Four presentations from UK companies on successful new technology, industrial processes and lean manufacturing (see panel right) highlighted the strength of UK innovation and engineering, and could give a glimmer of hope to the country's manufacturing base.

But it was clear from the speakers that today's market demands a growing number of sku's (stock-keeping units) and smaller runs, meaning the industry needs to introduce greater flexibility and leaner manufacturing techniques. If it is to meet the competition from lower cost rivals it also needs more continuous rather processing, rather than batch, and more process analysis to reduce waste and hold-ups.

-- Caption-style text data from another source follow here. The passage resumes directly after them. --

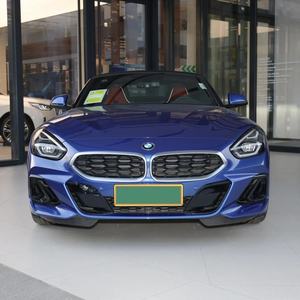 BMW Z4 SDrive30i 2024 d'occasion, transmission automatique sport 8 vitesses, conduite à gauche, intérieur foncé, 7 places, propulsion arrière - Product Image 1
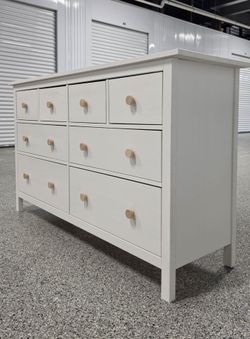 Hemnes Dresser White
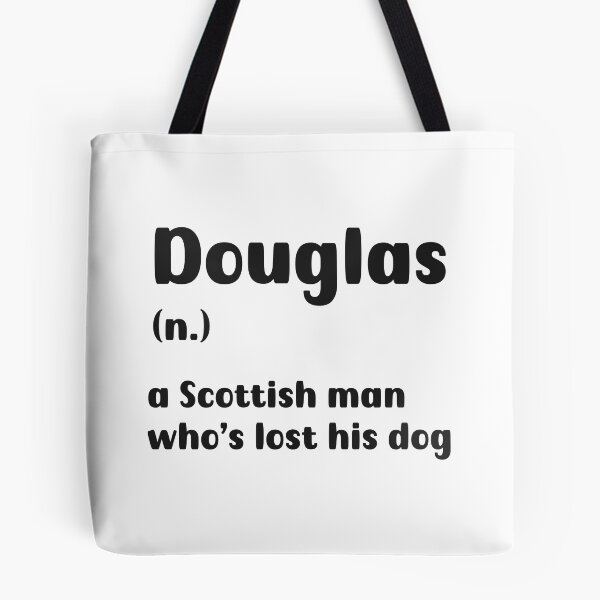 Item preview, Paws for Thought: The Lost Dog and the Scottish Man Named Douglas designed and sold by artvia.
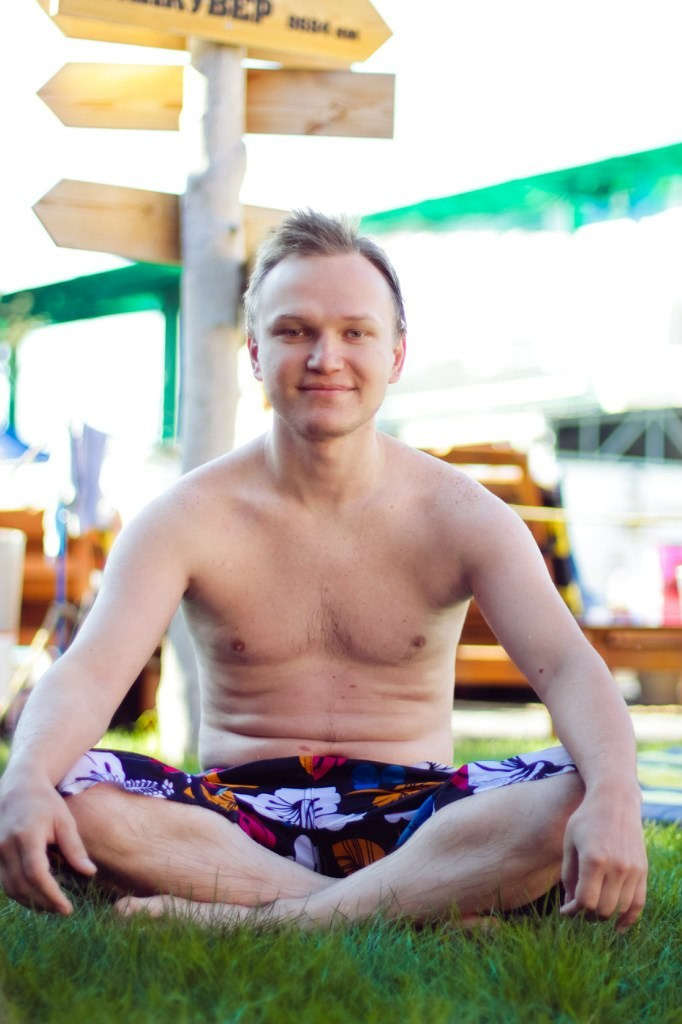 Тот самый бар. Nina Petina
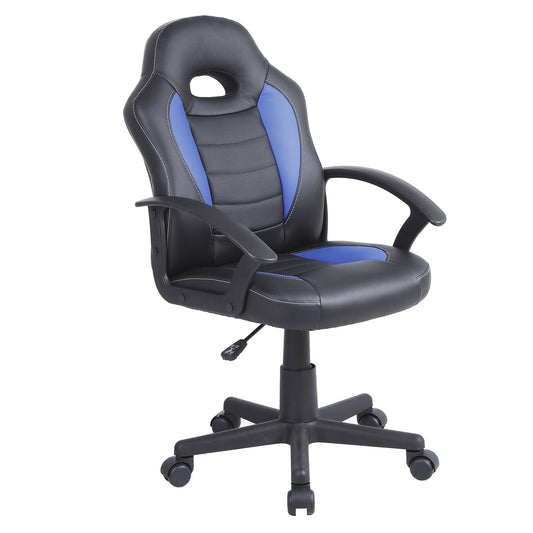 Silla Gamer Spectrum-Blue Ergonómica Azul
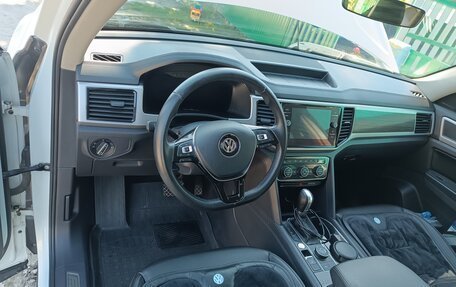 Volkswagen Teramont I, 2018 год, 2 900 000 рублей, 25 фотография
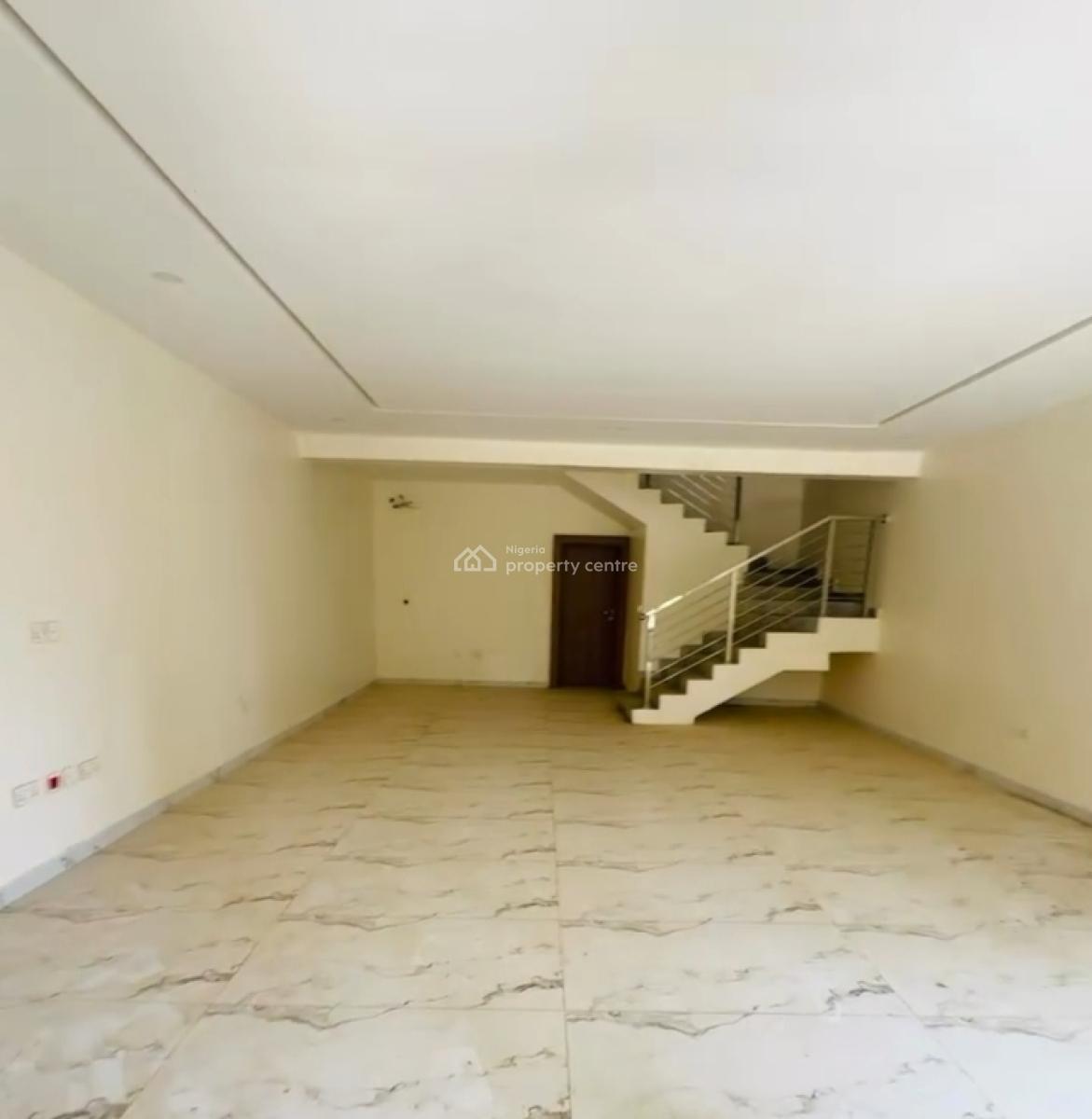 4 Bedroom Terrace Duplex, By Next, Kado, Abuja, Terraced Duplex for Sale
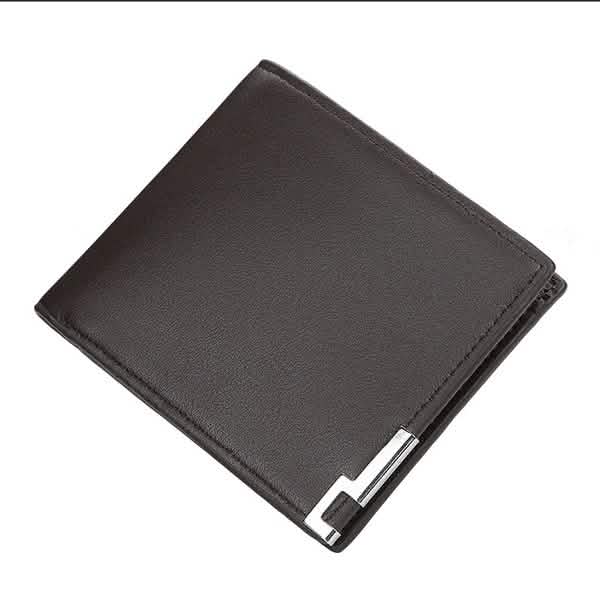 Fashionable Men's Wallet Card Cartsfy Inc.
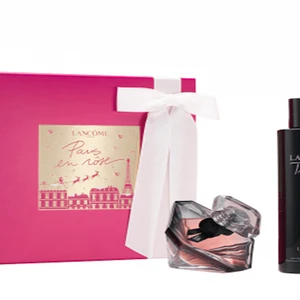 Những món quà Giáng sinh ngập sắc hồng từ Lancôme ELLE VN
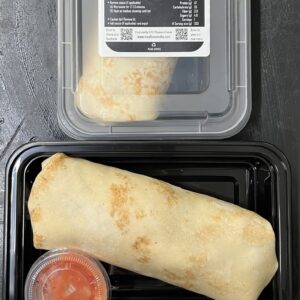 Yucatán Burrito 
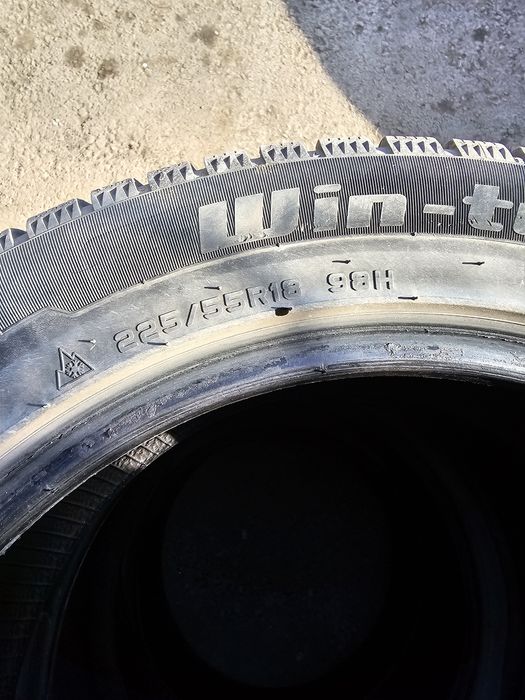 Продам шины липучка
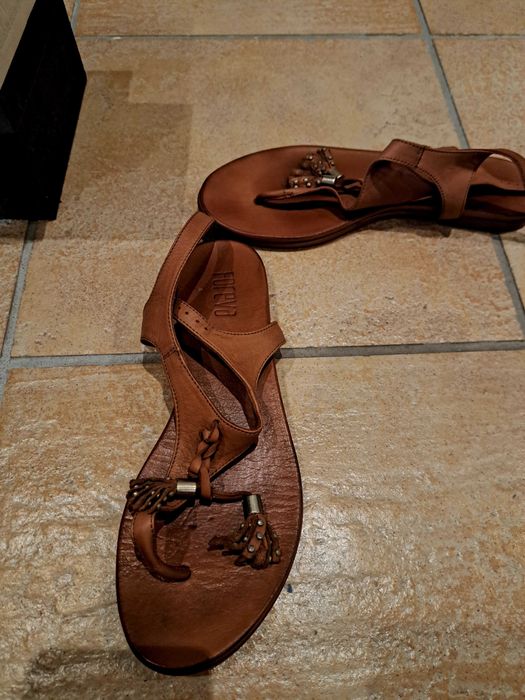 Sandalias Mulher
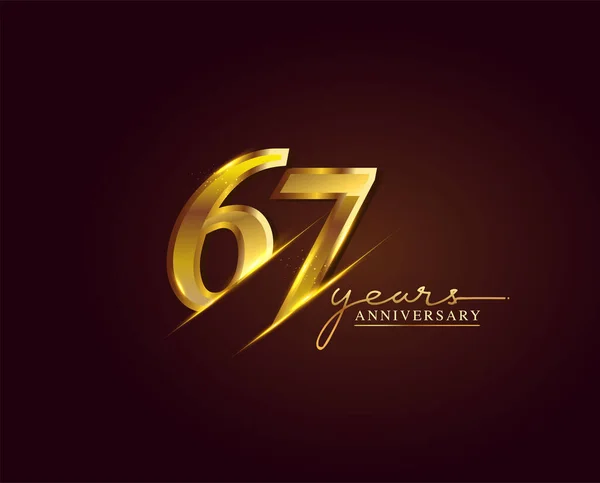 Boum le 13 Octobre 2021.  - Page 2 Depositphotos_449381278-stock-illustration-67-years-anniversary-logo-golden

Key facts on the UK pharma industry

The balance of payment for pharmaceuticals in 2004 was more than £3.6bn. MHRA lists 317 manufacturer's authorisations for human medicines - of those, 50 are major sites:
- 20% are involved in primary manufacture
- 60% are involved in secondary manufacture
- 20% are mixed sites
72,000 people are directly employed in the pharma and biopharma sector, but the industry indirectly supports 6-8 times that.